心療内科ってなぁに? 第74回 心と体の関係④ “脳の空ぶかし”

心と体の関係④ “脳の空ぶかし”

 心は“体の運転手”。第3週は“体の扱い方” “運転技術”について書いています。心の成長(英語ではCoro Heartの成長)= 運転技術の習得、についての話です。

 

“空ぶかし”とは

 今回は“脳の空ぶかし”の話です。

 

 “空ぶかし”という言葉は、自動車運転について説明するときに出てくる言葉で、普段運転していない方や機械になじみのない方には難しい言葉かもしれません。外来で病気の事について説明するときに、この“空ぶかし”という言葉を用いることがあるので説明したいと思っています。もし、難しいと感じた方は流し読みしてください。

 

 辞書で調べると“空ぶかし”は「車輪に動力を伝えずにエンジンを回転させること」とあります。最近は国内の乗用車のほとんどがクラッチ操作の不要なオートマチック車で“空ぶかし”になじみがないかもしれませんが、オートマチック車でも“空ぶかし”ができます。ニュートラルに入れたままでアクセルを踏んでみて下さい。グオングオンという音が鳴って、エンジンだけ強く動きます。しかし、車は動きません。これが“空ぶかし”の状態です。私が免許を取った頃は、クラッチ操作を手で行う必要があるマニュアル車が多く走っていました。坂道発進は難しかったな~と思い出します。

————————

[問題文] 上に示したページ抜粋の全文を、一字一句変えずにそのまま書き写してください。

[保存データ]
————————

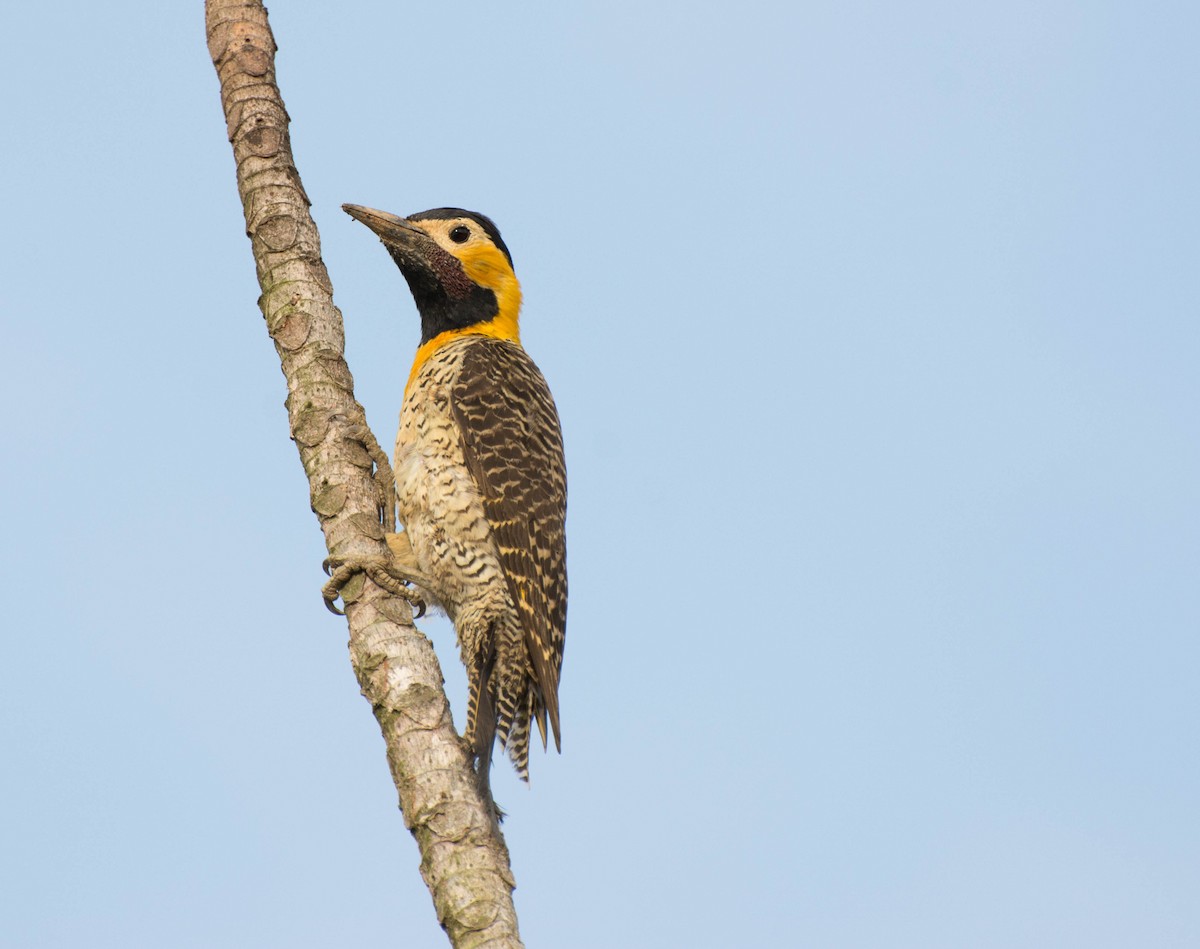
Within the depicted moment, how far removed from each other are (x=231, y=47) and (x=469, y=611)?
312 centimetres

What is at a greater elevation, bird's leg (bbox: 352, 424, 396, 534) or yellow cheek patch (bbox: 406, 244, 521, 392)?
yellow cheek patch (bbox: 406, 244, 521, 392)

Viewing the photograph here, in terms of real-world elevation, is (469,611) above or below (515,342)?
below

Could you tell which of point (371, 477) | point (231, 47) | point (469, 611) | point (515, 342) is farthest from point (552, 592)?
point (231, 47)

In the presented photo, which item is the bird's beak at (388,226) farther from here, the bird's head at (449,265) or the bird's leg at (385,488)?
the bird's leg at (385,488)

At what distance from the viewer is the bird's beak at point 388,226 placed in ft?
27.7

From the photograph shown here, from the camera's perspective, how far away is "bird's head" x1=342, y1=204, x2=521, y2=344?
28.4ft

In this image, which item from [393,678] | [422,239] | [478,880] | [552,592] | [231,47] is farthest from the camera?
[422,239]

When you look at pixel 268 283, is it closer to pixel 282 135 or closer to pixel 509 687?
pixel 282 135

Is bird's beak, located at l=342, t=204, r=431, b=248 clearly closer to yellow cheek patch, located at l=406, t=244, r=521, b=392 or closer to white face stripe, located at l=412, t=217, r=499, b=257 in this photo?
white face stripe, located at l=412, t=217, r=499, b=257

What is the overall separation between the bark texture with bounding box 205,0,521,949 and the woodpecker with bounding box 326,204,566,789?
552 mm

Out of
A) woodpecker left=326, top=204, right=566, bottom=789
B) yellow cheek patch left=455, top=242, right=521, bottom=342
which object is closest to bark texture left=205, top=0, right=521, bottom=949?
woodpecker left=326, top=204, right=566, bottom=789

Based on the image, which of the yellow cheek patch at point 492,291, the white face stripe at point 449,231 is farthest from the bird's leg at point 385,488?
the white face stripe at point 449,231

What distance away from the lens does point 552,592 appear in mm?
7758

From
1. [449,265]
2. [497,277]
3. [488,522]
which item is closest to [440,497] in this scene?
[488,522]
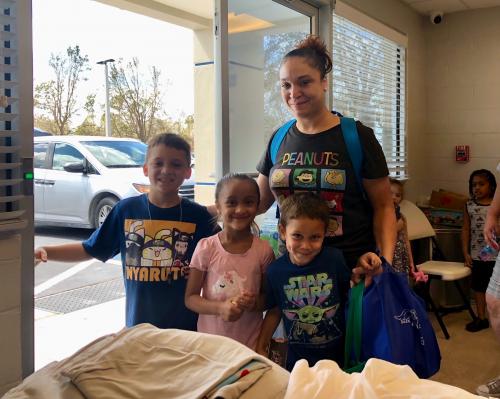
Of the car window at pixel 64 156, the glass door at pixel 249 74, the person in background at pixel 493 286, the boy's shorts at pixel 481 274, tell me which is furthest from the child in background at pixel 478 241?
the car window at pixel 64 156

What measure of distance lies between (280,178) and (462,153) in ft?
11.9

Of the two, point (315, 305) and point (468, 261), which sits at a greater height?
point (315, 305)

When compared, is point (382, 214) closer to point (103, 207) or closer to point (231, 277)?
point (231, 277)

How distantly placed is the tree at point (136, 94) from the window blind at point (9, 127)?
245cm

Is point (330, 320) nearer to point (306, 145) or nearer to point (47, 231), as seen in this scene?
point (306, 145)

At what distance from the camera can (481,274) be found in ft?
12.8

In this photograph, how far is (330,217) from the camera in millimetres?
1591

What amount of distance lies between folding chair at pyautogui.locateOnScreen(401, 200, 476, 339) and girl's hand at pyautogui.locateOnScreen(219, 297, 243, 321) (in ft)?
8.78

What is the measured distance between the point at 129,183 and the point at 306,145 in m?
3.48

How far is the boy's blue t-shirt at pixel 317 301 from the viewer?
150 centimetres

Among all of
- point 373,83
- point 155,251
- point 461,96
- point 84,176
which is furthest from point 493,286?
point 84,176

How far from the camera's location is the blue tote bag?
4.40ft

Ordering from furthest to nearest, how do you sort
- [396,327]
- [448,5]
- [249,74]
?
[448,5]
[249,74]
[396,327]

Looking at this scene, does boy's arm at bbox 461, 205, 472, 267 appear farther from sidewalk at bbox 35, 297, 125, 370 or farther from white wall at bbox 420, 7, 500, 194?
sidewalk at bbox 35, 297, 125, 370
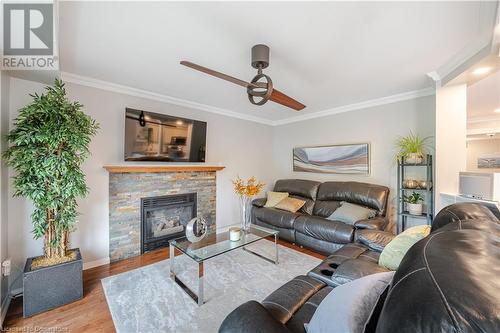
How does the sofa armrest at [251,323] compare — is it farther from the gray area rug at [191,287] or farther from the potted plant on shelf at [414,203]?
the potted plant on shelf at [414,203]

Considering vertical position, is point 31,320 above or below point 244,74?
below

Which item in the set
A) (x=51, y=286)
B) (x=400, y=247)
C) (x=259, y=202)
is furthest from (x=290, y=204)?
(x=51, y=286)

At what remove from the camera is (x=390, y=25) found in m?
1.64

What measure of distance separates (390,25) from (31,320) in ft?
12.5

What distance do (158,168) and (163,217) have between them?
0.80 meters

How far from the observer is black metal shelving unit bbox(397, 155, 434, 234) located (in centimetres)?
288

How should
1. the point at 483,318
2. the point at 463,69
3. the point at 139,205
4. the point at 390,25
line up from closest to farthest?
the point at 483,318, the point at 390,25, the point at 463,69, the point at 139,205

————————

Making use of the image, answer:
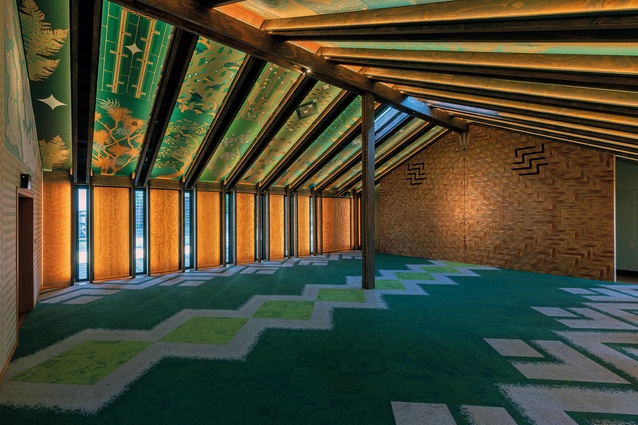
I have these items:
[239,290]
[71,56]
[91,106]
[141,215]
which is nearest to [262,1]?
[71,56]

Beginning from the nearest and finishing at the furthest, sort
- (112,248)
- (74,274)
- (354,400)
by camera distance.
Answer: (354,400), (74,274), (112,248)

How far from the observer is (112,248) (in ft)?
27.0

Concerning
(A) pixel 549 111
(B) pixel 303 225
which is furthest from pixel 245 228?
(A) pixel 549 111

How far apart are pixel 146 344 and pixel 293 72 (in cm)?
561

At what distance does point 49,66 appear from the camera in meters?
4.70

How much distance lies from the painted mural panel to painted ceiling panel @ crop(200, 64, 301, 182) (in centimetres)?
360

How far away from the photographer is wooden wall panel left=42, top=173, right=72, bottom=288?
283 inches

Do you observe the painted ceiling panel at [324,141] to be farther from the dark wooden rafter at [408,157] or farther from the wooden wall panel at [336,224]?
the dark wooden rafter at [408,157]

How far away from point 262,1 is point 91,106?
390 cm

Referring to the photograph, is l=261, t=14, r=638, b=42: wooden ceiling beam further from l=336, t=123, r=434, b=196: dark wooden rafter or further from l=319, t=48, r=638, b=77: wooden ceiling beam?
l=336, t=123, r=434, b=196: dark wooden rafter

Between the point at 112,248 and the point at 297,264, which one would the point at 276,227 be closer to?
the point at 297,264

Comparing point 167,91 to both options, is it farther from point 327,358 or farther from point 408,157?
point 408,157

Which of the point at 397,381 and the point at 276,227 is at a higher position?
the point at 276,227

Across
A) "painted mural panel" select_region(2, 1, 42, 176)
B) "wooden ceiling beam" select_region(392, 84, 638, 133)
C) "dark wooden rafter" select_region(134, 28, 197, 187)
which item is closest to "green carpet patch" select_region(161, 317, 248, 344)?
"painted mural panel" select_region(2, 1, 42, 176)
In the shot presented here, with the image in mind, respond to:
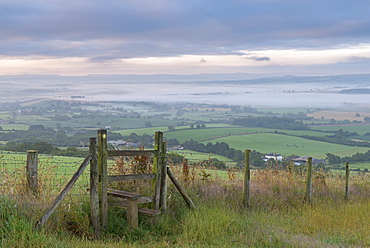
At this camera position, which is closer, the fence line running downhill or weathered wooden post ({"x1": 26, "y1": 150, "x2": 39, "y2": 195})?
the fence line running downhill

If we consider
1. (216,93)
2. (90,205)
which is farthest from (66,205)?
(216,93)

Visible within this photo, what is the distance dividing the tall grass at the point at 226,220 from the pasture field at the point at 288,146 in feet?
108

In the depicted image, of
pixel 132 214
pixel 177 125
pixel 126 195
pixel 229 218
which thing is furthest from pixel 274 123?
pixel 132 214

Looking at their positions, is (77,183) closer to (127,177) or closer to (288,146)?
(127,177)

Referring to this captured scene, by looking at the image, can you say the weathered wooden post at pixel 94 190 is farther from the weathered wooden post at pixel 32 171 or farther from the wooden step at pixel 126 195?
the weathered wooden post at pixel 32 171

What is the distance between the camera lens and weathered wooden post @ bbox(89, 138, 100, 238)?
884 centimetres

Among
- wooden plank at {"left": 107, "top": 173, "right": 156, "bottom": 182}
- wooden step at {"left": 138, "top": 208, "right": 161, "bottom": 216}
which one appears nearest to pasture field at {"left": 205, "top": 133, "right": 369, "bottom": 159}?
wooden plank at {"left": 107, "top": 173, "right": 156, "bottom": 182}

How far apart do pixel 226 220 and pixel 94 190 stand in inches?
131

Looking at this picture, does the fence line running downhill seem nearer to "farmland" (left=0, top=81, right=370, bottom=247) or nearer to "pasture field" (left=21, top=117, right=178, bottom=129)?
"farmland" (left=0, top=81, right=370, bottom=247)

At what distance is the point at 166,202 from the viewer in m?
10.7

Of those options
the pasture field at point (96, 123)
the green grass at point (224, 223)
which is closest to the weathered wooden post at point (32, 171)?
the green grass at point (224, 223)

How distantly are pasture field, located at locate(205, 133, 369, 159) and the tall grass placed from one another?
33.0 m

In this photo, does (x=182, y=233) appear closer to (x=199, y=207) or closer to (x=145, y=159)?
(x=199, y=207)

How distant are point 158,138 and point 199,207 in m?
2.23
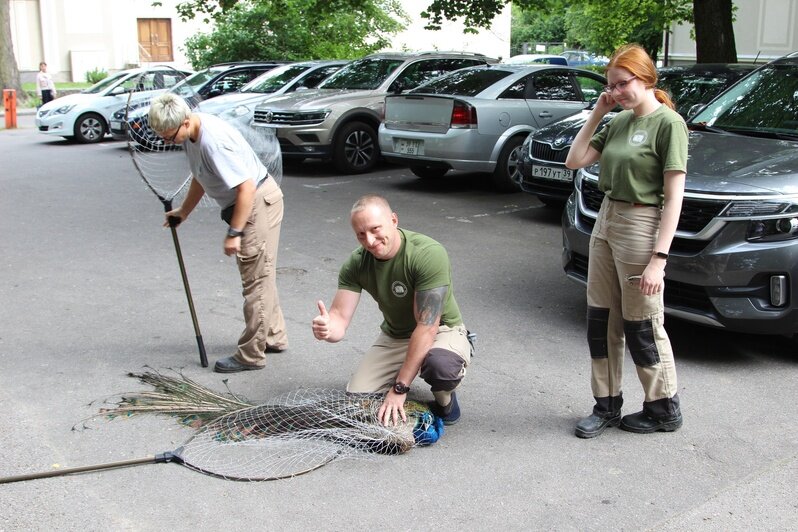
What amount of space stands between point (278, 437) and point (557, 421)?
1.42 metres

————————

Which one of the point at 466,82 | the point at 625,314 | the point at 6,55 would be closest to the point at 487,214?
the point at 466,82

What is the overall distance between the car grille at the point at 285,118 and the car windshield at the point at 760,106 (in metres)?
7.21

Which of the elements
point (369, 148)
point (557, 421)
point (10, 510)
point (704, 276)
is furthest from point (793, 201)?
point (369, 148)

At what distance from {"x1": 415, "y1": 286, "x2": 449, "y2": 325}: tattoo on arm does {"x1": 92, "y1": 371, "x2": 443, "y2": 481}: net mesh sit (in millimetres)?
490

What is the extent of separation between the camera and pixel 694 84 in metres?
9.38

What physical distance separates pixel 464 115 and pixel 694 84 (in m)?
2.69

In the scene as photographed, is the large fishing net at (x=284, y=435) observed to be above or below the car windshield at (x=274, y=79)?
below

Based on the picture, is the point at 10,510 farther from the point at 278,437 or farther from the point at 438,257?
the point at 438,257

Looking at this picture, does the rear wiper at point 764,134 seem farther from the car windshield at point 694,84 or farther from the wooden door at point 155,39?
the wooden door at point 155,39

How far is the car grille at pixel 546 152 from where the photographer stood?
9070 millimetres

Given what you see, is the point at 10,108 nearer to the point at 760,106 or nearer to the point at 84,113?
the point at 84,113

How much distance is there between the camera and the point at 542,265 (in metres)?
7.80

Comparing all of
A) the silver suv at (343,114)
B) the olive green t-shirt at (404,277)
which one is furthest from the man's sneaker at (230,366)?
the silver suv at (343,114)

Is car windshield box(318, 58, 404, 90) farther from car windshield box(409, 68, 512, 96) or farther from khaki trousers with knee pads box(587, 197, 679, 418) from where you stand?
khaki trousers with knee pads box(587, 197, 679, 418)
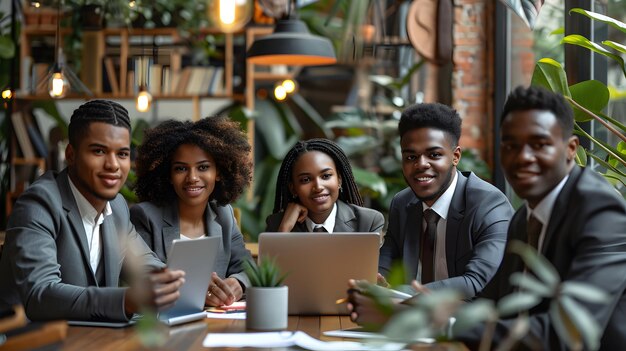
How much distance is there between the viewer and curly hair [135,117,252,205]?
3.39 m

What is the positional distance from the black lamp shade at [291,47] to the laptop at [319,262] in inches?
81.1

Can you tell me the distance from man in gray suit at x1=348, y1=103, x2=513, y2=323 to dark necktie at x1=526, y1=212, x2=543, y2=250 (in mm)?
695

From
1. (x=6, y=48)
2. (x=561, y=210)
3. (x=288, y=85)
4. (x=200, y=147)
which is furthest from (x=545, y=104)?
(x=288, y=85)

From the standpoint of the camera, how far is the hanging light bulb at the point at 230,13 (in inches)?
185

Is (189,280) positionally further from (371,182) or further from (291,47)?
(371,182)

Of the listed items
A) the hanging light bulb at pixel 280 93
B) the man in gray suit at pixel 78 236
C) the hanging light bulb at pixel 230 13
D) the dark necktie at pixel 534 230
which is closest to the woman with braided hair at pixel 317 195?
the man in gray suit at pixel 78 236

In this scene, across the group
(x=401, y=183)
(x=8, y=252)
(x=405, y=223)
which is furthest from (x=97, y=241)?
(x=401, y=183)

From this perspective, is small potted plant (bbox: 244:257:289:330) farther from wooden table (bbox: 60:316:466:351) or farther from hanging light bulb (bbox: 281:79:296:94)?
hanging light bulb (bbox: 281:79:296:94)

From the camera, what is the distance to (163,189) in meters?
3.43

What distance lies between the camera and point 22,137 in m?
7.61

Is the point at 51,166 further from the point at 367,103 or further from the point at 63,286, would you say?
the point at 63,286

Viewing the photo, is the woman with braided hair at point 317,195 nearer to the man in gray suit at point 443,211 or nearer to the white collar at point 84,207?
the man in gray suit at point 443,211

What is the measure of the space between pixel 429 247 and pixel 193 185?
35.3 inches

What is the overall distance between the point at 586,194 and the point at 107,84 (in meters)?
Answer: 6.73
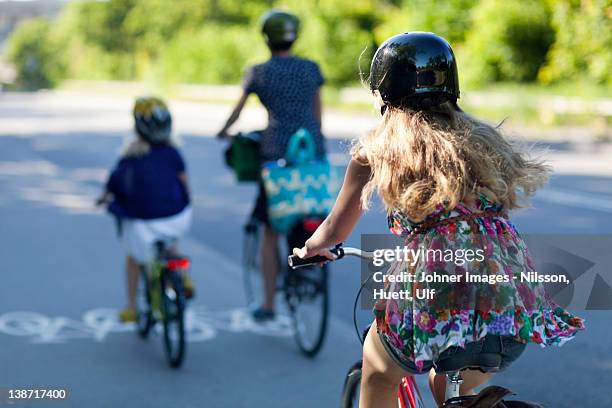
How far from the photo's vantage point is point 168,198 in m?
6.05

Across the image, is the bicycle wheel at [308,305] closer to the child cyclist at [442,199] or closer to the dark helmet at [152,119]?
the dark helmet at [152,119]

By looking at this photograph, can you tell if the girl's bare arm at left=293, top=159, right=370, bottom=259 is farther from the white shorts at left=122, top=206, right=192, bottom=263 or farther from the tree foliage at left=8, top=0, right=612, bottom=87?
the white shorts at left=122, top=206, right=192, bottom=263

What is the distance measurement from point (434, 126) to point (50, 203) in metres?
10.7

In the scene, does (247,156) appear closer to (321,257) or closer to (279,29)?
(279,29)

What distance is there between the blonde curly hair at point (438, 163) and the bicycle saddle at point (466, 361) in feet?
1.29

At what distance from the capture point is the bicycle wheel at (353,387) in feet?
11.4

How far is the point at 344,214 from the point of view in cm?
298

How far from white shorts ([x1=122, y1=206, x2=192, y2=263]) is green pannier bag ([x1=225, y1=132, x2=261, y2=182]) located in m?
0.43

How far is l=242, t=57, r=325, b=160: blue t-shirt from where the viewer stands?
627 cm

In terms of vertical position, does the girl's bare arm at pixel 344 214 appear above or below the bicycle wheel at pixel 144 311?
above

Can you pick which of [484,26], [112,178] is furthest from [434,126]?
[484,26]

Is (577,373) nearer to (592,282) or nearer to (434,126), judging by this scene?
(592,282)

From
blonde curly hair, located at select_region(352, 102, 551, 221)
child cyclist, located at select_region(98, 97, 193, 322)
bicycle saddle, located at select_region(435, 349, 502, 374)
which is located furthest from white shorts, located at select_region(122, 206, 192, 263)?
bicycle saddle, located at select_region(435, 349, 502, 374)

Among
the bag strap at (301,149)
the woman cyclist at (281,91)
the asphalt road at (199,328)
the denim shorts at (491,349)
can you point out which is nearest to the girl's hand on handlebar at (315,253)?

————————

[解答]
心療内科ってなぁに? 第74回 心と体の関係④ “脳の空ぶかし”

心と体の関係④ “脳の空ぶかし”

 心は“体の運転手”。第3週は“体の扱い方” “運転技術”について書いています。心の成長(英語ではCoro Heartの成長)= 運転技術の習得、についての話です。

 

“空ぶかし”とは

 今回は“脳の空ぶかし”の話です。

 

 “空ぶかし”という言葉は、自動車運転について説明するときに出てくる言葉で、普段運転していない方や機械になじみのない方には難しい言葉かもしれません。外来で病気の事について説明するときに、この“空ぶかし”という言葉を用いることがあるので説明したいと思っています。もし、難しいと感じた方は流し読みしてください。

 

 辞書で調べると“空ぶかし”は「車輪に動力を伝えずにエンジンを回転させること」とあります。最近は国内の乗用車のほとんどがクラッチ操作の不要なオートマチック車で“空ぶかし”になじみがないかもしれませんが、オートマチック車でも“空ぶかし”ができます。ニュートラルに入れたままでアクセルを踏んでみて下さい。グオングオンという音が鳴って、エンジンだけ強く動きます。しかし、車は動きません。これが“空ぶかし”の状態です。私が免許を取った頃は、クラッチ操作を手で行う必要があるマニュアル車が多く走っていました。坂道発進は難しかったな~と思い出します。